To do. Leave out all pictures. Extract exactly the lines from the one containing "From this photograph, of" through the end of the data.

--- begin Data in this exercise ---

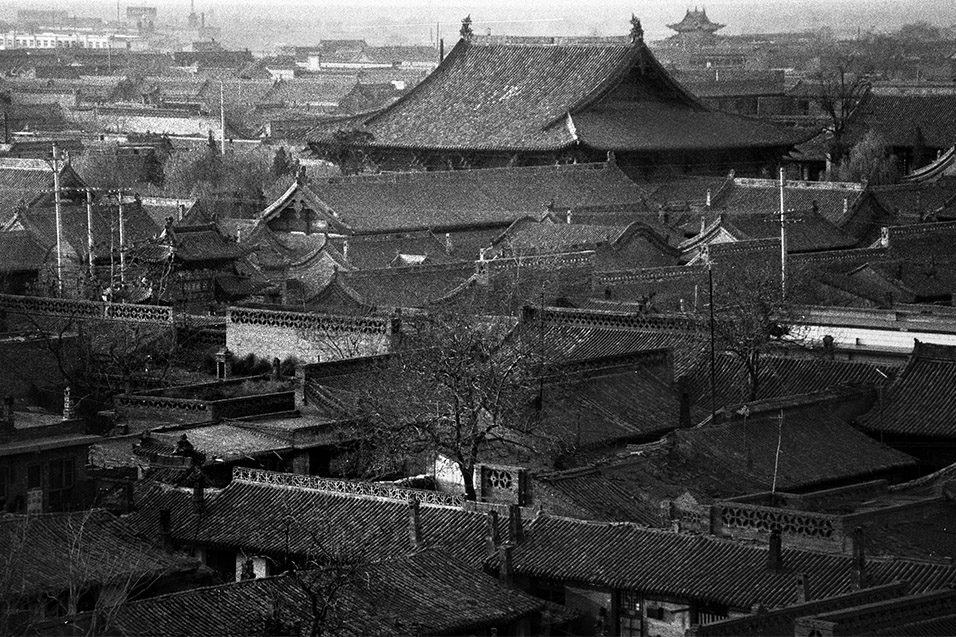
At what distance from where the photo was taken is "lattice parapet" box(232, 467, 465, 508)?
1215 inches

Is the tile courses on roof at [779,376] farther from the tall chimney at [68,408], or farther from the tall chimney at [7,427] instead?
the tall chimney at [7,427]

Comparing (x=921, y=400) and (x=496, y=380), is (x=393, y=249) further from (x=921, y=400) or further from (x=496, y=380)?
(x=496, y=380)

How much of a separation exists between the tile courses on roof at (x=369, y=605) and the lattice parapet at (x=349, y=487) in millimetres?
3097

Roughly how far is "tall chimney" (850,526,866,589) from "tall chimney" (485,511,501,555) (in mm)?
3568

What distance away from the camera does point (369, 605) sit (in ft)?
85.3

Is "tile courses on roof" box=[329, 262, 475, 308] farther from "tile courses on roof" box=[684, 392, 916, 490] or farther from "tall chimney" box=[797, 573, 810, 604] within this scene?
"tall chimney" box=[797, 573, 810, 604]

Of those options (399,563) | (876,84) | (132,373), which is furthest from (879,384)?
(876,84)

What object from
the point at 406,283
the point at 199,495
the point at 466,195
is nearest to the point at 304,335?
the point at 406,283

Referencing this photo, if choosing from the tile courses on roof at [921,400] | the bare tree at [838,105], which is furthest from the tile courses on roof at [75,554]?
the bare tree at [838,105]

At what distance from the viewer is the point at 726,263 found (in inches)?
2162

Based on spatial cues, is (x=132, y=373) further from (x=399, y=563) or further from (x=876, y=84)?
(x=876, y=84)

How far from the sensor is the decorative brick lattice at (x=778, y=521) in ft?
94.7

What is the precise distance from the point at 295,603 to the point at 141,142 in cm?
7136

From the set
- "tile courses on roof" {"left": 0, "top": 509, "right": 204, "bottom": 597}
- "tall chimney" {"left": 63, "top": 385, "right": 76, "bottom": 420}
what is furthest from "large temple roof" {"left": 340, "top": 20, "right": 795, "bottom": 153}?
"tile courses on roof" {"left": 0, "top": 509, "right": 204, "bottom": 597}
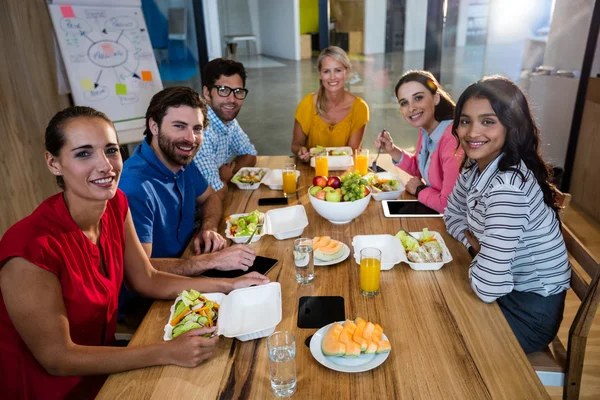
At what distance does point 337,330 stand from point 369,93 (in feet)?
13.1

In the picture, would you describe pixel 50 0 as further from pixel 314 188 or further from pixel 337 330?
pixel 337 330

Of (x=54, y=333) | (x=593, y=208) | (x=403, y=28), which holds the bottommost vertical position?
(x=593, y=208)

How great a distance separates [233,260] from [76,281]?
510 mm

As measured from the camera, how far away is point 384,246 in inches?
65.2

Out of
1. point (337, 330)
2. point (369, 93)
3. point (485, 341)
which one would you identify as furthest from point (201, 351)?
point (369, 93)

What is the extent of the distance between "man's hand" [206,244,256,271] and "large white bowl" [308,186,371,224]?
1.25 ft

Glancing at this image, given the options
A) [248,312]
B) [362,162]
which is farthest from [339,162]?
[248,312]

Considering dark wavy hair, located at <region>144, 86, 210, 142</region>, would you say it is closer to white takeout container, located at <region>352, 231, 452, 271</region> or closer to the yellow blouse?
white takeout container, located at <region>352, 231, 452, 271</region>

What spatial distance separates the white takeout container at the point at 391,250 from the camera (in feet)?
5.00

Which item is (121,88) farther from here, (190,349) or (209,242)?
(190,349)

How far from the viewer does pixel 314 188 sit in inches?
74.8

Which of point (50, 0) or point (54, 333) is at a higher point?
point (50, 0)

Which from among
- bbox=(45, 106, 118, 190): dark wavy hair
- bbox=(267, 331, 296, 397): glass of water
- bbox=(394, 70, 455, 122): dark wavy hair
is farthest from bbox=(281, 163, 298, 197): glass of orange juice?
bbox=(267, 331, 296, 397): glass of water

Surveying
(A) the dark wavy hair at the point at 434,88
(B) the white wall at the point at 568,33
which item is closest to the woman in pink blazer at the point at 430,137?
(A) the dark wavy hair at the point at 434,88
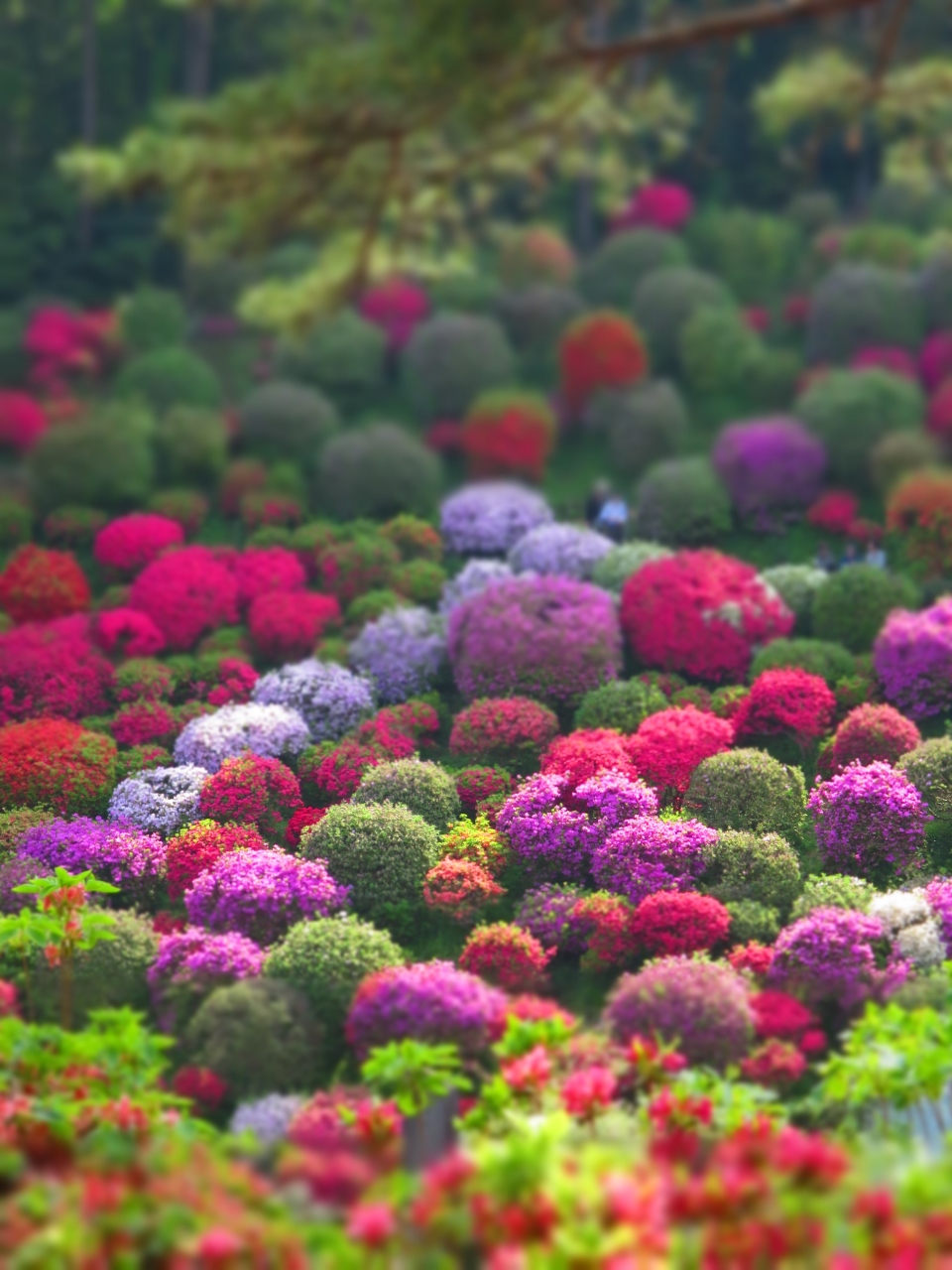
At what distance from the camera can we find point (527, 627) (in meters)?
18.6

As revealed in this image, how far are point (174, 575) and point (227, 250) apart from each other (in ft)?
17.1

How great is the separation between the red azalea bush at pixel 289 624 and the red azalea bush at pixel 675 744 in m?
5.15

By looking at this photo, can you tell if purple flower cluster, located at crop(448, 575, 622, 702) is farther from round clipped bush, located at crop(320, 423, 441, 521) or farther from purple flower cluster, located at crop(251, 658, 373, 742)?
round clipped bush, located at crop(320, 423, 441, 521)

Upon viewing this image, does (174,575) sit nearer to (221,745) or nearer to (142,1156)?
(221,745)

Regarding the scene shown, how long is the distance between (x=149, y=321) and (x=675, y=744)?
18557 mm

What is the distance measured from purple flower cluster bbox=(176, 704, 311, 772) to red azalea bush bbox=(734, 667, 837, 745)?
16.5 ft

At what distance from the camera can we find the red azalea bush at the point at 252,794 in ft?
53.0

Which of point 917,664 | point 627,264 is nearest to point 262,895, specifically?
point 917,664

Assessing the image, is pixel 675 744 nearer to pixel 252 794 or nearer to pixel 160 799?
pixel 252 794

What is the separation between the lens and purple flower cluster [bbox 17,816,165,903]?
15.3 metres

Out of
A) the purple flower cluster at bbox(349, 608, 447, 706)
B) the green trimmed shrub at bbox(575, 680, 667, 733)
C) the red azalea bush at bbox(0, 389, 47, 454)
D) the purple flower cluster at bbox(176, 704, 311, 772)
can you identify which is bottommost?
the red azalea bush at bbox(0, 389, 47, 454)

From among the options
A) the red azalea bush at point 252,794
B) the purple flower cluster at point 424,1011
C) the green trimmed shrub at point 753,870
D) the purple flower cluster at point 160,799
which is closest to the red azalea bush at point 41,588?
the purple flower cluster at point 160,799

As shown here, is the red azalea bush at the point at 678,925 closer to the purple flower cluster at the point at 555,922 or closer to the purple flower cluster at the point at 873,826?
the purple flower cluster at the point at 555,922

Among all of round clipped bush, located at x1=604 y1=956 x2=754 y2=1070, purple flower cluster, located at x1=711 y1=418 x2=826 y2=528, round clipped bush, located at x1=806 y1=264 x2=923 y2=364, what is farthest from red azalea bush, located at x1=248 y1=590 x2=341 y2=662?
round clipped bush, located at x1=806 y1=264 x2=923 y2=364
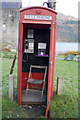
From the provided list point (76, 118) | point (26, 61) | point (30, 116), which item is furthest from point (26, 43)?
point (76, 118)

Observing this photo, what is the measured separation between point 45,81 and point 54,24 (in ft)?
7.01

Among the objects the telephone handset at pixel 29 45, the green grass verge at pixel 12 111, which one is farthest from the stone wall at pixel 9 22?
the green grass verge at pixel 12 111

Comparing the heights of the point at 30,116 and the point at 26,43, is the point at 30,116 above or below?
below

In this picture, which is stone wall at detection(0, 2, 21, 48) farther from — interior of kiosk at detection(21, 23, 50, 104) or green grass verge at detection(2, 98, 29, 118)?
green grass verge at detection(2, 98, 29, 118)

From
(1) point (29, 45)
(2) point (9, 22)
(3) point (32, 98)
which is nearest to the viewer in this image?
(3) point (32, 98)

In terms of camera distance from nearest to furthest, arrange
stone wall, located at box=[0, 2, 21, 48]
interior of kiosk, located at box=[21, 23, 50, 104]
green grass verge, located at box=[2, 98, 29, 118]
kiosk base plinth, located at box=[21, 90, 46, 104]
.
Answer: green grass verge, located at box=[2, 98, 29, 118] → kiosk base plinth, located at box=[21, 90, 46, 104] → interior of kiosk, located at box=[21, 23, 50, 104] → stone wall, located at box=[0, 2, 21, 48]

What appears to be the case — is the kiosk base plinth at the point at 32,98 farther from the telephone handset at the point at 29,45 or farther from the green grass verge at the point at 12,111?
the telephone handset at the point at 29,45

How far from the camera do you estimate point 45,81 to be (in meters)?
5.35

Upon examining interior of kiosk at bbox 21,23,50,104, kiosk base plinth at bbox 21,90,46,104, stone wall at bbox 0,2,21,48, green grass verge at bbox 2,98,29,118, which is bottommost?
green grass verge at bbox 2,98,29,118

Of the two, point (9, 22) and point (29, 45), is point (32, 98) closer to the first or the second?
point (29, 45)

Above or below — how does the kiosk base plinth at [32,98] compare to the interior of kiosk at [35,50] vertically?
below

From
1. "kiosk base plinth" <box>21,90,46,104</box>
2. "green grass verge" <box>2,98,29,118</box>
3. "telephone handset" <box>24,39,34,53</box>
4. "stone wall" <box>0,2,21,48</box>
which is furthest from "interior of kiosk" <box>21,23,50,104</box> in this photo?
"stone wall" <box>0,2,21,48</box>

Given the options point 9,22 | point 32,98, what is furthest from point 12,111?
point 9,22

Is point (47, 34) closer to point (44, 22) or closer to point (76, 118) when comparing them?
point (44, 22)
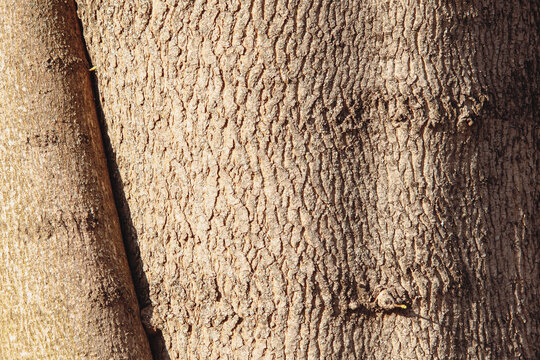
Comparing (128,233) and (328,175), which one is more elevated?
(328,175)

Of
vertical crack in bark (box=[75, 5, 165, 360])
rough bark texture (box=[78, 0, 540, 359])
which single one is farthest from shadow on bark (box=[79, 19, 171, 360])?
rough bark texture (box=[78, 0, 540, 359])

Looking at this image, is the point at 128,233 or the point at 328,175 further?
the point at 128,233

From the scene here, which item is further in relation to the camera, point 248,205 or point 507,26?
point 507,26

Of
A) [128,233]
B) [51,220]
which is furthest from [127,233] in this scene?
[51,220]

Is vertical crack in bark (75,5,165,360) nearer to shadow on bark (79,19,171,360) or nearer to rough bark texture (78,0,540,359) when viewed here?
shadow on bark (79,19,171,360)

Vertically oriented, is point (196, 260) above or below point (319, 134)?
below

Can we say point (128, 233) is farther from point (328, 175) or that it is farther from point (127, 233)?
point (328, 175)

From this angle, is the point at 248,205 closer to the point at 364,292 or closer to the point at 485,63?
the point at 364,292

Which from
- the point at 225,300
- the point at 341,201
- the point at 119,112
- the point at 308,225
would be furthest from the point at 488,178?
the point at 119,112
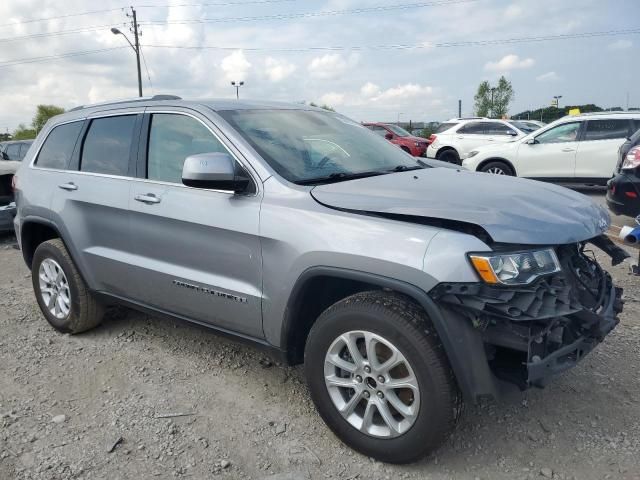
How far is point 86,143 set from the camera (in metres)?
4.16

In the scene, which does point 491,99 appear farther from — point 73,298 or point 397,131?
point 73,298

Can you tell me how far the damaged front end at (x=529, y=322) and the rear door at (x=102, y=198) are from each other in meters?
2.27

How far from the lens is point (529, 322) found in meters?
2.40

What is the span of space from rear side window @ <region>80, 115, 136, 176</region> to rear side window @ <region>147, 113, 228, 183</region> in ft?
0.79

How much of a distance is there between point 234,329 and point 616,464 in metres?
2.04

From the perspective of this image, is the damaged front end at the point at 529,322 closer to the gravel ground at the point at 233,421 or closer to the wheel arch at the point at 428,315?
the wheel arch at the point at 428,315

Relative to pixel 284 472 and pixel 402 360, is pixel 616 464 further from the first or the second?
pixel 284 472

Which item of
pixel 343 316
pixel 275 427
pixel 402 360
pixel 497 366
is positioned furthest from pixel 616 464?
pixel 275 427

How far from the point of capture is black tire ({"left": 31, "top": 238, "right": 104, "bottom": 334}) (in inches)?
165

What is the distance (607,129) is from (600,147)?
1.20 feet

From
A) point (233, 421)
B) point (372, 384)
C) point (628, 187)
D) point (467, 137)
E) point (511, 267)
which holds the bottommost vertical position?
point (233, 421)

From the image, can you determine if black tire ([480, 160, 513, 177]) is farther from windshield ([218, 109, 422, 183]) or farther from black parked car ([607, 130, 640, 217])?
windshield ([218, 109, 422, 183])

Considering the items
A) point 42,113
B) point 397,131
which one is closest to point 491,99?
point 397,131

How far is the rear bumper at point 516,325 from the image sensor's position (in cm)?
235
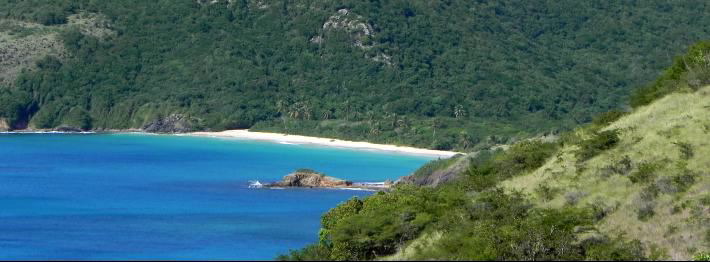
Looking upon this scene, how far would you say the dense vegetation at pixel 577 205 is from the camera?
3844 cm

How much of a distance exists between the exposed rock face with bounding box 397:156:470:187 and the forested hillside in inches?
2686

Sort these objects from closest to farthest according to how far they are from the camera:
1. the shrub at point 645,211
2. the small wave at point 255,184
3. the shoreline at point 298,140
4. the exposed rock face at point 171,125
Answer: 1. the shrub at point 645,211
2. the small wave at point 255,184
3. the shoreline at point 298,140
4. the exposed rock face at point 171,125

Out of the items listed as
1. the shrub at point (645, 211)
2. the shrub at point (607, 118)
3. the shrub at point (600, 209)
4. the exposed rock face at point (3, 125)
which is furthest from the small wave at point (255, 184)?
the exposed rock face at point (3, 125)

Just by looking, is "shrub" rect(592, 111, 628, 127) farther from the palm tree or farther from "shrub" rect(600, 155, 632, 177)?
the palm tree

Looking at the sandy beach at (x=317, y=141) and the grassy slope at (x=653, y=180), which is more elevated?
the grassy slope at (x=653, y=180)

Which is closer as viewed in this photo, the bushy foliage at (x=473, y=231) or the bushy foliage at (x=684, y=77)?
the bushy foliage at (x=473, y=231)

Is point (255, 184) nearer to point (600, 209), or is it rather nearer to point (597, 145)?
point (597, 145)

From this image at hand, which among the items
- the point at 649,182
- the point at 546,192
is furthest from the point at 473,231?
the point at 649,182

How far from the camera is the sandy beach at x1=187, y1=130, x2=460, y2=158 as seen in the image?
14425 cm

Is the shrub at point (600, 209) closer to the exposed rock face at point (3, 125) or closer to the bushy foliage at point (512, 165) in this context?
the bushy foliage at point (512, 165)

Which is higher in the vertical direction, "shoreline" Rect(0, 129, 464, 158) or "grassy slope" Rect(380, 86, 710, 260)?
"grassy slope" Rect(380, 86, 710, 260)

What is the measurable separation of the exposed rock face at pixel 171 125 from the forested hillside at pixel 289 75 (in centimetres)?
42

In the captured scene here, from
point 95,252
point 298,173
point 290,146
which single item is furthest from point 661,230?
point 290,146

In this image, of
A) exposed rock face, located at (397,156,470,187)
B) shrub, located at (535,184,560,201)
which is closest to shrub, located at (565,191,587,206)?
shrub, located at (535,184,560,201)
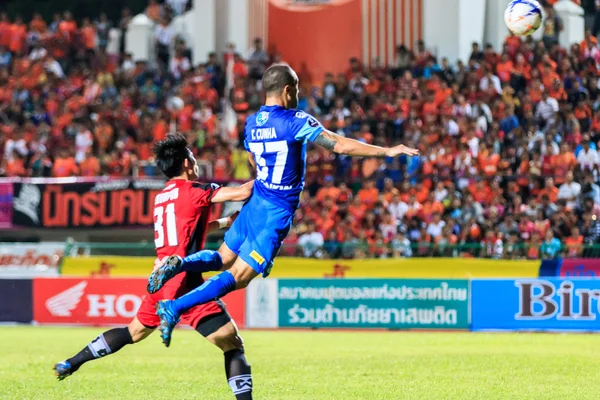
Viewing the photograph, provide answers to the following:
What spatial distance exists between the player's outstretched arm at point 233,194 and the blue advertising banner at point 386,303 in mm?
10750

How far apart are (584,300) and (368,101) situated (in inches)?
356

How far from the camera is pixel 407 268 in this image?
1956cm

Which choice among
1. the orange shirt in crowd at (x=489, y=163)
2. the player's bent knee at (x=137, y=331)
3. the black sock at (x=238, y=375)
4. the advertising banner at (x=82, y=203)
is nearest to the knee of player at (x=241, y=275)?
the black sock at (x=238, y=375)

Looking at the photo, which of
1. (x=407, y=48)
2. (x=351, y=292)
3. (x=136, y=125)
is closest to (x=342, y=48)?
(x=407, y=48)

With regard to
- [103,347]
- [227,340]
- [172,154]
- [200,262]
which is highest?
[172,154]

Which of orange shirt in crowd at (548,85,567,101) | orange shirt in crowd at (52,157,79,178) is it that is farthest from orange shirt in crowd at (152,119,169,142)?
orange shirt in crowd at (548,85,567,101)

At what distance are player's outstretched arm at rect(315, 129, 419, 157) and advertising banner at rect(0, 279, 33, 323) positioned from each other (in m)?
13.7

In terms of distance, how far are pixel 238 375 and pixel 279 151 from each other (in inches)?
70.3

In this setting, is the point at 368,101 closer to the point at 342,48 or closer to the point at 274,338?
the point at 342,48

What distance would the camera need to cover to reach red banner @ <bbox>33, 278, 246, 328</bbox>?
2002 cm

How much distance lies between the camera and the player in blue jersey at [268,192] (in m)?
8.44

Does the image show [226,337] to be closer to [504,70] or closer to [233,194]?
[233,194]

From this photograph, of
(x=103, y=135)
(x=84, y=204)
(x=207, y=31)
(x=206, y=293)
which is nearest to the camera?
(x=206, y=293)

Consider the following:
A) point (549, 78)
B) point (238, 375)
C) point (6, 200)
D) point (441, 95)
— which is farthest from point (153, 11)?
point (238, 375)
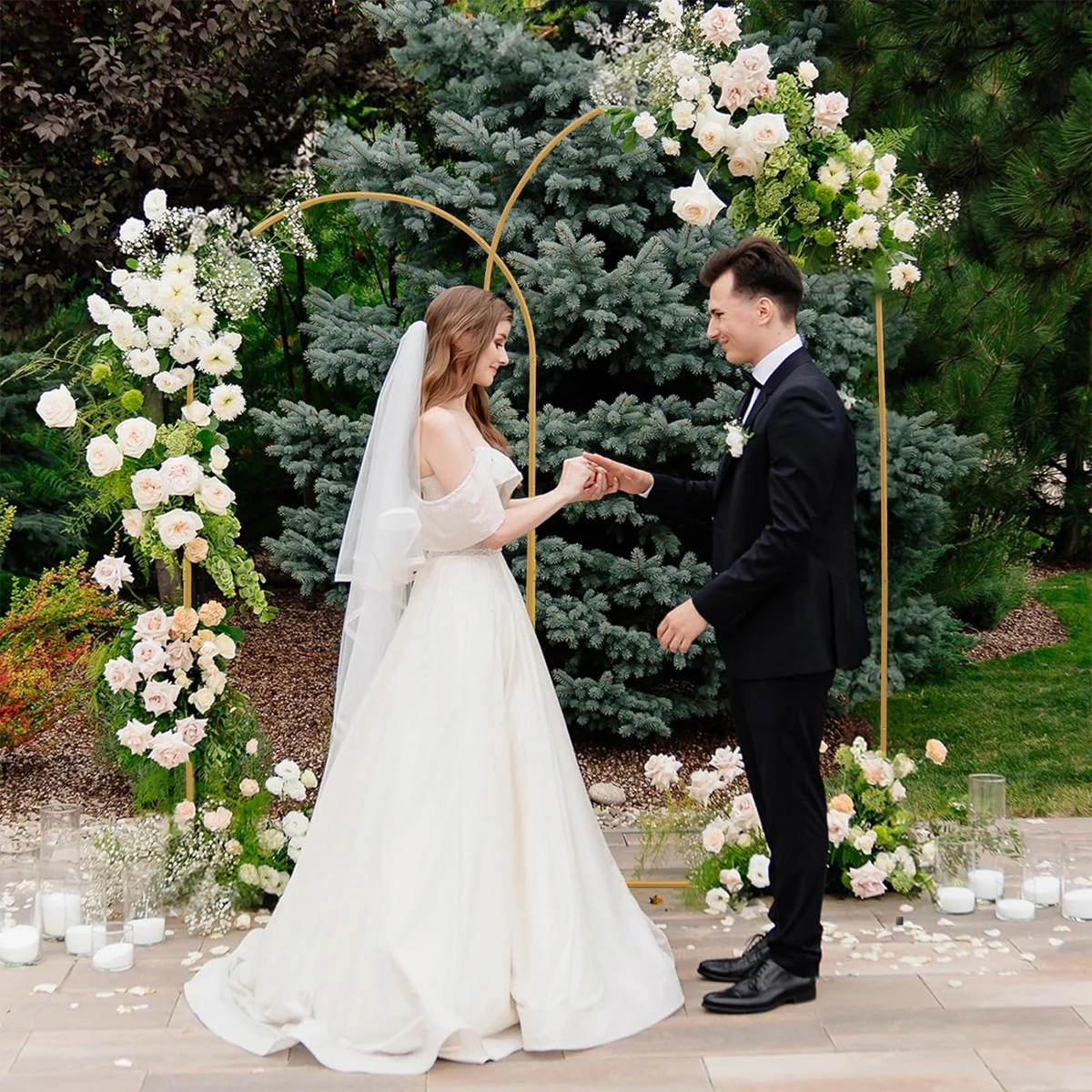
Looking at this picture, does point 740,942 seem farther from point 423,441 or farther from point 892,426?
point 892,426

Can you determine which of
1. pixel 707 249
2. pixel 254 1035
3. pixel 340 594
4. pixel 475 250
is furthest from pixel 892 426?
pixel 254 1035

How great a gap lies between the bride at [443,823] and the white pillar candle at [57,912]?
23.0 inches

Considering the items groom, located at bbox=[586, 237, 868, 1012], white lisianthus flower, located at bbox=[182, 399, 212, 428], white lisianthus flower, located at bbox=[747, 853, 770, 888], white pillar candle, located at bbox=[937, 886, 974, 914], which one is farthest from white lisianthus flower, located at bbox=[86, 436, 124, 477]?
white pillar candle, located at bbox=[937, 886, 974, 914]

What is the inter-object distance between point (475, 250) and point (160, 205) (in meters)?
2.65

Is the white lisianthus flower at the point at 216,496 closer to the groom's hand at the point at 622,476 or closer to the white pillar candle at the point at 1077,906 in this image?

--- end Data in this exercise ---

Task response.
From this photograph, of
(x=103, y=135)
(x=84, y=204)
(x=207, y=31)
(x=206, y=293)
which is nearest to the camera?
(x=206, y=293)

Consider the following:
A) point (549, 78)
B) point (238, 375)
C) point (6, 200)
D) point (441, 95)
— which is farthest from point (153, 11)?
point (238, 375)
Looking at this picture, does point 740,942 seem farther from point 423,441 or farther from point 892,426?
point 892,426

Can you determine which of
1. pixel 707 249
2. pixel 254 1035
3. pixel 340 594
4. pixel 475 250
is furthest from pixel 892 426?
pixel 254 1035

How great a gap lies between the bride at [443,823] and the white pillar candle at [57,912]?
23.0 inches

Considering the items groom, located at bbox=[586, 237, 868, 1012], white lisianthus flower, located at bbox=[182, 399, 212, 428], white lisianthus flower, located at bbox=[747, 853, 770, 888], white pillar candle, located at bbox=[937, 886, 974, 914], which one is farthest from white lisianthus flower, located at bbox=[86, 436, 124, 477]?
white pillar candle, located at bbox=[937, 886, 974, 914]

What is the inter-object distance between point (475, 250) and point (160, 205) (in meters)?
2.65

Is the white lisianthus flower at the point at 216,496 closer to the groom's hand at the point at 622,476 or closer to the white pillar candle at the point at 1077,906 in this image?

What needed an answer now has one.